-- Data entries --
_ _ _ _ _ _ _

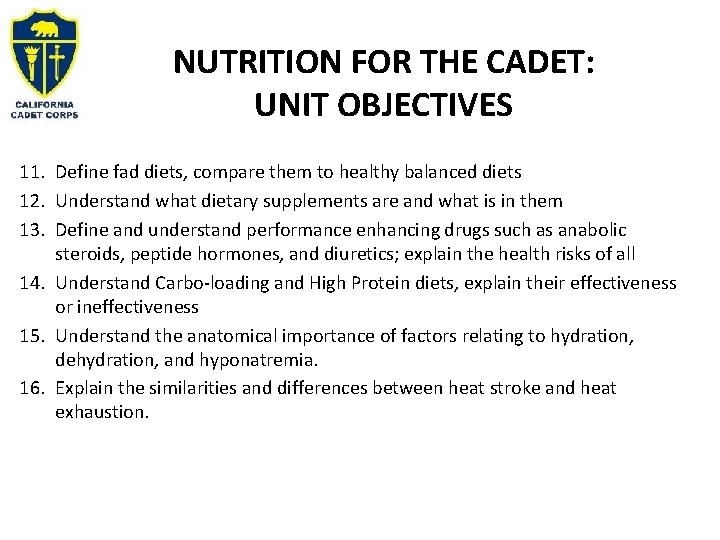 CALIFORNIA
CADET CORPS

NUTRITION FOR THE CADET:
UNIT OBJECTIVES

11. Define fad diets, compare them to healthy balanced diets
12. Understand what dietary supplements are and what is in them
13. Define and understand performance enhancing drugs such as anabolic steroids, peptide hormones, and diuretics; explain the health risks of all
14. Understand Carbo-loading and High Protein diets, explain their effectiveness or ineffectiveness
15. Understand the anatomical importance of factors relating to hydration, dehydration, and hyponatremia.
16. Explain the similarities and differences between heat stroke and heat exhaustion.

_ _ _ _ _ _ _

-- TASK PROMPT --
Your response should contain each line of the entries above that holds the string "them".

-- TASK ANSWER --
11. Define fad diets, compare them to healthy balanced diets
12. Understand what dietary supplements are and what is in them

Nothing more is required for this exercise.